In the early 1930s, following significant population growth, the council led by the mayor, Paul Fleury, decided to demolish the old town hall and to erect a new town hall on the same site. The new building was designed by Louis Ponsin in the Art Deco style, built in light-coloured bricks with stone finishings and was completed in 1935.

The design again involved a symmetrical main frontage of three bays facing onto the street but, this time, without the entrance block. The central bay featured a round-headed opening with voussoirs and a keystone on the ground floor, a French door with a stone surround and a balcony on the first floor, and a clock tower with a pyramid-shaped roof above. The outer bays were fenestrated by pairs of casement windows on the ground floor, by tall tri-partite windows on the first floor and by dormer windows at attic level. Internally, the principal rooms were the grand staircase and the Salle des Mariages (wedding hall), which extended along the full length of the building. The rooms were decorated with fine murals by Henri Prosper Wirth and the floors were decorated with fine mosaic tiles.

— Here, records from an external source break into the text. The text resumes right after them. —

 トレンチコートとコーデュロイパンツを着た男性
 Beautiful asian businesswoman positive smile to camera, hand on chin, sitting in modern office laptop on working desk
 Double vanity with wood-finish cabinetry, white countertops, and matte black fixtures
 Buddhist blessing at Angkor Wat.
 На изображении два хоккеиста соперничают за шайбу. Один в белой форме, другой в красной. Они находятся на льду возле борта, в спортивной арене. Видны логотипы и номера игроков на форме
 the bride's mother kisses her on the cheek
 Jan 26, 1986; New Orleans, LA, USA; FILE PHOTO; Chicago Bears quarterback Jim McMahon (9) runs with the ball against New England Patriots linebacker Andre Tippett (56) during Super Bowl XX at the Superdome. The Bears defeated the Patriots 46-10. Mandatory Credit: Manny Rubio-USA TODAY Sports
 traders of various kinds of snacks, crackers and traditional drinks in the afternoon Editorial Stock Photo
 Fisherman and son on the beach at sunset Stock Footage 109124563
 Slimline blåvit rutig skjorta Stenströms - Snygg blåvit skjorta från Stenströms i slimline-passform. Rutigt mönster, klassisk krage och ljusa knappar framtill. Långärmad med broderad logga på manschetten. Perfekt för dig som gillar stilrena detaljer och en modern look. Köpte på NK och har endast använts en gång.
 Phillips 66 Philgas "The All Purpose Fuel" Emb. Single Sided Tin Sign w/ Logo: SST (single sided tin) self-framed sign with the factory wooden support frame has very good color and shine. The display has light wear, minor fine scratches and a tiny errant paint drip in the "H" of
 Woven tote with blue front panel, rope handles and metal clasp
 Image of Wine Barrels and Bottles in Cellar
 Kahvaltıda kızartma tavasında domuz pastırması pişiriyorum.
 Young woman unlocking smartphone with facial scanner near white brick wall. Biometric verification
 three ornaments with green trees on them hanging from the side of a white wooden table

Following the liberation of the town by the French 2nd Armoured Division, commanded by General Philippe Leclerc, on 25 August 1944, during the Second World War, the mayor, Paul Fleury, went onto the balcony and waved to the crowd.

Former school buildings, located behind the town hall, were converted for use as offices for council staff in 1971. A serious fire, which started in the attic on 27 February 1986, caused extensive damage to the roof although the fire service brought it under control before the fire could spread to the rooms on the first floor. The building was designated as being "Patrimoine d'intérêt régional" (heritage of regional interest) in November 2025.